Pour Nicholas Dungan, directeur de recherche à l’Iris, le président des Etats-Unis se caractérise par « une personnalité problématique, imprévisible, incapable de contrôle de soi ». Pour ce spécialiste de la relation transatlantique, « Donald Trump suit très attentivement la presse et aime bien le spectacle », laissant ainsi libre cours à des coups de colère passagers et dévastateurs.

« Les diplomaties françaises et américaines travaillent depuis longtemps ensemble »

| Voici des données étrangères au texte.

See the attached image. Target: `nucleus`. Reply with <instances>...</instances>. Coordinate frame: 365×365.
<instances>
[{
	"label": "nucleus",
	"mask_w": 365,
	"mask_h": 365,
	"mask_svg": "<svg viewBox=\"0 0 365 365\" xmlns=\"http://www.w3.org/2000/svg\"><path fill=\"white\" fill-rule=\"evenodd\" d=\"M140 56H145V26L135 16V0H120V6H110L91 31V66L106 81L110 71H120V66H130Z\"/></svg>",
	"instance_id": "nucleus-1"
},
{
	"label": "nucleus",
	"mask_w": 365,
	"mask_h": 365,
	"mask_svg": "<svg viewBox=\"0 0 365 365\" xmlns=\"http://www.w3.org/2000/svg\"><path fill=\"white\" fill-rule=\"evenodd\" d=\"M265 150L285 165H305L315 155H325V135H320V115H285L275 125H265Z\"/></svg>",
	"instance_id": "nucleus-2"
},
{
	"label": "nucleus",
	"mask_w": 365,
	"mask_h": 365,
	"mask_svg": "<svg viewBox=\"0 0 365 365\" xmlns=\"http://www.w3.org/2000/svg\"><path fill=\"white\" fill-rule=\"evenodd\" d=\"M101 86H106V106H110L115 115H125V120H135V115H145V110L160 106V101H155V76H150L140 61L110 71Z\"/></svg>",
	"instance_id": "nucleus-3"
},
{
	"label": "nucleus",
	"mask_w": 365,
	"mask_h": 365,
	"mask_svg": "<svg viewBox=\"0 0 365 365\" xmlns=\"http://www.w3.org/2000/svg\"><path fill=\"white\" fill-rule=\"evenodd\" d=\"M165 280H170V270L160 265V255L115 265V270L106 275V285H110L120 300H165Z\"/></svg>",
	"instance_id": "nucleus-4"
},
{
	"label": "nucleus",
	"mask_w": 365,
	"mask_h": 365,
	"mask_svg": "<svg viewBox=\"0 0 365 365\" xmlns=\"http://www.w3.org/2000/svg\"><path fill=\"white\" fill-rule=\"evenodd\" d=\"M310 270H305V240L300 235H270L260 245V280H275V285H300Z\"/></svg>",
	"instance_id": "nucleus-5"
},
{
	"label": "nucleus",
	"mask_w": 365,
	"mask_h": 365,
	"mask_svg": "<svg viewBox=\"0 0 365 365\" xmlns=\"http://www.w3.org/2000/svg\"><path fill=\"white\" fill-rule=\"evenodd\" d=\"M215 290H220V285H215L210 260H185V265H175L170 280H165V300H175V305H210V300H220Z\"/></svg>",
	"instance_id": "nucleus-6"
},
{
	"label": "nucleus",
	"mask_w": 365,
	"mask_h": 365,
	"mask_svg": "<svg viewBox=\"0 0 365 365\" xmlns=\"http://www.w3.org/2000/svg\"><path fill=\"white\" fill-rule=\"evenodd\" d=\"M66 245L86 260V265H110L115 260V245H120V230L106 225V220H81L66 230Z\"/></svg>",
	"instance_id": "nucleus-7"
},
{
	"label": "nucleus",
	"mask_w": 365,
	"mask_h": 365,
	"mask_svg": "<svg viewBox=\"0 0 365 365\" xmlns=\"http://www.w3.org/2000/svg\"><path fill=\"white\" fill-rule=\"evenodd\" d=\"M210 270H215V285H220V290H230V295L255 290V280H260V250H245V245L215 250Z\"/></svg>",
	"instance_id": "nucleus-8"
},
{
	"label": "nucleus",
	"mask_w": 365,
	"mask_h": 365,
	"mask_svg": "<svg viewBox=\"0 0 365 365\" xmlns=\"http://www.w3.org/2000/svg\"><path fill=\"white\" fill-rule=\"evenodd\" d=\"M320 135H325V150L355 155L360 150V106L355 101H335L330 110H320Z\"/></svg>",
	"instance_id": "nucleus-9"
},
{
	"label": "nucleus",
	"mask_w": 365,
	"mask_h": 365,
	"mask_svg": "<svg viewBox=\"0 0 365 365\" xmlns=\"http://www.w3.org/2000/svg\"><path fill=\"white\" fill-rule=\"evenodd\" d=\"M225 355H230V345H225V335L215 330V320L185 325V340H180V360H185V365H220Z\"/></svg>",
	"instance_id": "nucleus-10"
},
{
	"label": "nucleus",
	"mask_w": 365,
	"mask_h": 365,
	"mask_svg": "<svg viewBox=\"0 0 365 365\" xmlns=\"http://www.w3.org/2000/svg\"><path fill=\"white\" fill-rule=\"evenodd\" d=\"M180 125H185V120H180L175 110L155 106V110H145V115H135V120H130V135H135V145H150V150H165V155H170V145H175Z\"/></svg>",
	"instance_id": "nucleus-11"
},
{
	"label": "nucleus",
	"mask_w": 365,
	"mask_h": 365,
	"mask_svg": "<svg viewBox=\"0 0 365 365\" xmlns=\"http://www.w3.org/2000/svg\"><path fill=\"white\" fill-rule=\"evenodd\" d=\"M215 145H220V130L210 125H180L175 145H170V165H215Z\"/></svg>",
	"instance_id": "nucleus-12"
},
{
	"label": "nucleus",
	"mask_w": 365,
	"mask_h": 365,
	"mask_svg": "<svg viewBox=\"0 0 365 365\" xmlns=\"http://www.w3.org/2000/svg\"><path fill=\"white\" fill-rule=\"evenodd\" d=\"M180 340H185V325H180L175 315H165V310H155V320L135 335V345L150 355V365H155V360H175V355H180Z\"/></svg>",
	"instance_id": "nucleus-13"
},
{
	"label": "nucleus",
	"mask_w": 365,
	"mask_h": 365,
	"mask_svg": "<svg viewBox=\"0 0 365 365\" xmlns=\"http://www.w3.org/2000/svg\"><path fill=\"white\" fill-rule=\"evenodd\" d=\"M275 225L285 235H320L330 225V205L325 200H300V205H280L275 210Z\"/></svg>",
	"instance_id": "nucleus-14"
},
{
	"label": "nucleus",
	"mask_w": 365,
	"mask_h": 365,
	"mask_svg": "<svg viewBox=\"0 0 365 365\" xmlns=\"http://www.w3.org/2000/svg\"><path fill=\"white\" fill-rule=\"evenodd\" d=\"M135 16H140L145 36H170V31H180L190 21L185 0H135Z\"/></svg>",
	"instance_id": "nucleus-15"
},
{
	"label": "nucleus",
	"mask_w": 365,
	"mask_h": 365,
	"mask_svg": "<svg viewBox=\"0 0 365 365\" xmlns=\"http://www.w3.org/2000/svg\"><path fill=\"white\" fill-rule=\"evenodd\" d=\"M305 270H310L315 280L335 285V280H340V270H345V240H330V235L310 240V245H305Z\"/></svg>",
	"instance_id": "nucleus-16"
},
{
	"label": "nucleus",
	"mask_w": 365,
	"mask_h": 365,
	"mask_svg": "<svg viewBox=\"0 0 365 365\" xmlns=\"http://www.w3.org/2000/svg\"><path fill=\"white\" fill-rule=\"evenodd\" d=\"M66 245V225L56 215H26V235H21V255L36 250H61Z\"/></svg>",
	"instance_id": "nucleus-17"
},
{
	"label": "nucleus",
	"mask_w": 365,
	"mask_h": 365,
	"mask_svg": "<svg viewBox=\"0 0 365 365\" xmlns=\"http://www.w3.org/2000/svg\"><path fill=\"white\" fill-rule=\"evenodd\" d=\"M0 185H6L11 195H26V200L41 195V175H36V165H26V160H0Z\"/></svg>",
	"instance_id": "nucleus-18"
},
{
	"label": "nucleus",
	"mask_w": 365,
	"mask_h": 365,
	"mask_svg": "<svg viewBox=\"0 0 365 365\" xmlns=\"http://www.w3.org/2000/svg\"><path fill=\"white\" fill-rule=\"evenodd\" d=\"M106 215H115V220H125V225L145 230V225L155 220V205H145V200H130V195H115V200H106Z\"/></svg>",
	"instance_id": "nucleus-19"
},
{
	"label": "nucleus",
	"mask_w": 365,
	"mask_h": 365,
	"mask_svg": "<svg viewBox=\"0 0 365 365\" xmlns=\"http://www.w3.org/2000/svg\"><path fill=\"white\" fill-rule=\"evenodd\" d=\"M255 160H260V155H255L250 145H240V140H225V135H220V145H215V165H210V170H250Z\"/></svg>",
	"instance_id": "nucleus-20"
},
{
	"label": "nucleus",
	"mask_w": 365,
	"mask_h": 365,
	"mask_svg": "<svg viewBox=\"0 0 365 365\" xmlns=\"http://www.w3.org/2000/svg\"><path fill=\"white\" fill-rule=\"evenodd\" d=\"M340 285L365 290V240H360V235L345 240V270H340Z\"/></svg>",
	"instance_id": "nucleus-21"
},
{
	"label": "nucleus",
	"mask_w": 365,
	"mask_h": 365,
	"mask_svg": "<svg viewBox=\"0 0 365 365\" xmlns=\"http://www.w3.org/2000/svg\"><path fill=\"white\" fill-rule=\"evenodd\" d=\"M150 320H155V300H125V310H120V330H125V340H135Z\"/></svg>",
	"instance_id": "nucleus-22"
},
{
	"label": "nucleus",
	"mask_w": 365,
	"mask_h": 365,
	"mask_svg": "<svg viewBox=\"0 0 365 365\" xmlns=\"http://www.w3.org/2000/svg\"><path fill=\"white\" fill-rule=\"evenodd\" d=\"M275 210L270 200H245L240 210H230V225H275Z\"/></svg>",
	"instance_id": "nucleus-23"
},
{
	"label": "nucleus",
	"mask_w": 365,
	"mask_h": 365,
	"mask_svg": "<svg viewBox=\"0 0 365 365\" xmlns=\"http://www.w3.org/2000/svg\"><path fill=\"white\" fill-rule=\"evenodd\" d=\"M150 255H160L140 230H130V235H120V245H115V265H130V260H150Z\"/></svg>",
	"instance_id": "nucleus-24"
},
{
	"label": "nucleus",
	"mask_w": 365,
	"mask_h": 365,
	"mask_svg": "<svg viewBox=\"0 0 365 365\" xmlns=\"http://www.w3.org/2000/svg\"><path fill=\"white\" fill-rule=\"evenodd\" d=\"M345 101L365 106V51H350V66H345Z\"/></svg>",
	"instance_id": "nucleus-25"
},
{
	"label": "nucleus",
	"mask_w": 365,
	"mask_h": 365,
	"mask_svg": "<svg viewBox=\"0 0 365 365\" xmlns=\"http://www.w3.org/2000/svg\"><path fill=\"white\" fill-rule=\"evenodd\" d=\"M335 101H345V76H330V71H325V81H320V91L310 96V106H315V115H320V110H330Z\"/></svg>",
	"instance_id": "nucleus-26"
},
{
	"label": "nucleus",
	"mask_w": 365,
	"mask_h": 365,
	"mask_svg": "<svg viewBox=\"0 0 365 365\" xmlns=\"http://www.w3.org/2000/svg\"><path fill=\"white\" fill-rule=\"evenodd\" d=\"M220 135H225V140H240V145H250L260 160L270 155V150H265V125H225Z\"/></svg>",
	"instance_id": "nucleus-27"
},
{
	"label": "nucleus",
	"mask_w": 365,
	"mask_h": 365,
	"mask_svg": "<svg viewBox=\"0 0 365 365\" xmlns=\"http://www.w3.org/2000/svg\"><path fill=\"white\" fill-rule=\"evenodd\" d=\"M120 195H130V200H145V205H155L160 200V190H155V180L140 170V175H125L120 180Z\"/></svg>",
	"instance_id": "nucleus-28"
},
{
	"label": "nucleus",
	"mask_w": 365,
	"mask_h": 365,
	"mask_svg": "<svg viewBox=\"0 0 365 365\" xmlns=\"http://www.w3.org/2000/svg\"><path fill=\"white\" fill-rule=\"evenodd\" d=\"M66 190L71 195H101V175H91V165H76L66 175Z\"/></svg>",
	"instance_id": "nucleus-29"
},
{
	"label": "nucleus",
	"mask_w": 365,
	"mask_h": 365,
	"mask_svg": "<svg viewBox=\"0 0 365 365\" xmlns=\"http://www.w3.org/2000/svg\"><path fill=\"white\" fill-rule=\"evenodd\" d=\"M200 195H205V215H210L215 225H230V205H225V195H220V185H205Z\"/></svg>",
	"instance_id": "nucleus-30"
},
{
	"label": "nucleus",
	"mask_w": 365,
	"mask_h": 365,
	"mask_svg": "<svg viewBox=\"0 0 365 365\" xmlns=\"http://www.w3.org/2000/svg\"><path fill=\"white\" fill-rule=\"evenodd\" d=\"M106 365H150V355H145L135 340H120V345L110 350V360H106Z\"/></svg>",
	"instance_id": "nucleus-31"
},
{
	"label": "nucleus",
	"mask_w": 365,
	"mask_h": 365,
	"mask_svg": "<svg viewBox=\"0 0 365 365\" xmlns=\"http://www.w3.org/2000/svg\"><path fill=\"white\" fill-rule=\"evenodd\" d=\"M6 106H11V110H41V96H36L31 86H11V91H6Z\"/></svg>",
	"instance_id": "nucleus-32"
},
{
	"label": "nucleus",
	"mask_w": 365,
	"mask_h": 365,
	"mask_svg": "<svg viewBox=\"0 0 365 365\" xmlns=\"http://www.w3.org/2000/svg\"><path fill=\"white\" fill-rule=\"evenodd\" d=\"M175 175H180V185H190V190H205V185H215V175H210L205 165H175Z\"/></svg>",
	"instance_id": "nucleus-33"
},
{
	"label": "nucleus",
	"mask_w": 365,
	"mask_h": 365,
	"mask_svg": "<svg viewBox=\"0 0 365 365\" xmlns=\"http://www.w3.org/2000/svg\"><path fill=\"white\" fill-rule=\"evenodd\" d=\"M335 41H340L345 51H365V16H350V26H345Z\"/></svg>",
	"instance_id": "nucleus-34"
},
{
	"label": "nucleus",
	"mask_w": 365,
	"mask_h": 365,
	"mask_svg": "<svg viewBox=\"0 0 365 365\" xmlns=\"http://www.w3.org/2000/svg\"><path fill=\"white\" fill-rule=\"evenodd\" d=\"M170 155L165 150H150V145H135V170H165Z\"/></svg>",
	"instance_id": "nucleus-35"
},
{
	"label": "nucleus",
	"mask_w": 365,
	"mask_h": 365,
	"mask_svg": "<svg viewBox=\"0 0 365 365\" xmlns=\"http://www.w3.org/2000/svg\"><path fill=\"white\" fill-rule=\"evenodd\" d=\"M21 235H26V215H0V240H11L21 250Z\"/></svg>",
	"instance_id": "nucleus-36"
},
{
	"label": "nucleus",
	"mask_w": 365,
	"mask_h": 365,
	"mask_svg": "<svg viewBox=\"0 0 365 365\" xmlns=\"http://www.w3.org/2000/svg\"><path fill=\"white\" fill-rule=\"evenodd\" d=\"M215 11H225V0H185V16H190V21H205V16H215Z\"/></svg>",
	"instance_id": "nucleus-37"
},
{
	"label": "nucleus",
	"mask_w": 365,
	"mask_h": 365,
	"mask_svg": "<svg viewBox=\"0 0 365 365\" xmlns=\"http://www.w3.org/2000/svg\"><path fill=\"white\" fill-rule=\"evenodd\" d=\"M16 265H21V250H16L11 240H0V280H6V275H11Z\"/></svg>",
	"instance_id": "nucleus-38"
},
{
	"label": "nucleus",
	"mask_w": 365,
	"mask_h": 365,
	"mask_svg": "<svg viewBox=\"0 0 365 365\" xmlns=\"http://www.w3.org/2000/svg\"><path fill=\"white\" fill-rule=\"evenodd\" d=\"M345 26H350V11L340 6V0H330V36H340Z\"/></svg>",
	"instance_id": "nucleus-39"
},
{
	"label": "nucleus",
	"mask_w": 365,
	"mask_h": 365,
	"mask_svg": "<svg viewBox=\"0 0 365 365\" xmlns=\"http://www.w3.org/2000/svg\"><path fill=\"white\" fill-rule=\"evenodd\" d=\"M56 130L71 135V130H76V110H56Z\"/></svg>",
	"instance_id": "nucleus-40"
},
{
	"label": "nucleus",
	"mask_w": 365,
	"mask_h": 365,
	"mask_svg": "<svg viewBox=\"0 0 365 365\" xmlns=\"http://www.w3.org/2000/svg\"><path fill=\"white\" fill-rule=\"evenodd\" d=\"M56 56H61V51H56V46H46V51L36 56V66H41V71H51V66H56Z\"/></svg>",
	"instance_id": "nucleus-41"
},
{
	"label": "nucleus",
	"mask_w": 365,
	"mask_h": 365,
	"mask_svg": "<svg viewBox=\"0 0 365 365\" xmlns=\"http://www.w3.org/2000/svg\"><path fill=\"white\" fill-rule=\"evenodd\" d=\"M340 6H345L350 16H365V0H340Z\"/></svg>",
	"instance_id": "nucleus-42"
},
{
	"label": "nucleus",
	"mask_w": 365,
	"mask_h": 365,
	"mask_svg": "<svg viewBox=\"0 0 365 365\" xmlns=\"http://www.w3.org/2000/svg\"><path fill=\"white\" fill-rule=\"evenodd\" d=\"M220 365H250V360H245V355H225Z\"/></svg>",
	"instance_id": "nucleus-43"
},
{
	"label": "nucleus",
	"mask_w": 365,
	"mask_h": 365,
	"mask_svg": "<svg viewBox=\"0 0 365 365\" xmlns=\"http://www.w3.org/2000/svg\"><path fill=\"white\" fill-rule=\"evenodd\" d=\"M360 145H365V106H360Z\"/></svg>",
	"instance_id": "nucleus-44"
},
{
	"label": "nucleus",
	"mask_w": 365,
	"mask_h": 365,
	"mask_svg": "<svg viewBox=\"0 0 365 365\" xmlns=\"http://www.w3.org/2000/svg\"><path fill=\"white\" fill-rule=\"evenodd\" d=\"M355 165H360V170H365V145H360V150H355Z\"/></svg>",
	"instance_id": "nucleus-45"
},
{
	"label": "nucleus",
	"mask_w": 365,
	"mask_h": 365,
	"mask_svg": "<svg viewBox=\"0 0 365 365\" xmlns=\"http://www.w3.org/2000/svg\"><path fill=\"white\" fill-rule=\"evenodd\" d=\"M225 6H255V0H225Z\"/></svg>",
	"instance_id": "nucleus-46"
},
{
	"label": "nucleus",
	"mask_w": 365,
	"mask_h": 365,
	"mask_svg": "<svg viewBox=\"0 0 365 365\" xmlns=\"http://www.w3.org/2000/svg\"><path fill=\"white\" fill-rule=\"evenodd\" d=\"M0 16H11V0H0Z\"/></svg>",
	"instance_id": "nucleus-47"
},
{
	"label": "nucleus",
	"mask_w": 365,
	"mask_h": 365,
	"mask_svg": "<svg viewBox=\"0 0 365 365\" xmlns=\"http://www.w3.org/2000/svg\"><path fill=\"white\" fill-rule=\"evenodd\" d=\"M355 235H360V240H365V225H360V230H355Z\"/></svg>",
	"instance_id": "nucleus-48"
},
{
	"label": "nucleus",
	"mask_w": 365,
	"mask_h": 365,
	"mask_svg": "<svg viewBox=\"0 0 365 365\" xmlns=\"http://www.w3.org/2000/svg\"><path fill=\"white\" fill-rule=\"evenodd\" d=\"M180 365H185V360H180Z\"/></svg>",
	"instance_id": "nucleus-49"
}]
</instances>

Un caractère « imprévisible » également souligné par la politologue et spécialiste des Etats-Unis Marie-Cécile Naves, qui estime qu’avec Donald Trump « le dernier à lui avoir parlé a souvent raison ». Et que la visite du couple américain à Paris, si elle se déroule bien,ne présage pas du futur. « Si cette visite se passe bien, cela n’empêchera pas ce président imprévisible de lâcher dans quelques semaines une petite bombe sur Twitter [à l’intention des Français] », juge-t-elle.

Un éventuel dérapage que la chercheuse nuance cependant : « Les diplomaties françaises et américaines travaillent depuis longtemps ensemble et Trump n’a que très peu changé le personnel diplomatique. Ces administrations ont de bons rapports, et ce, depuis longtemps. »

Article publié sur le site de « 20 Minutes », le 13/07/17.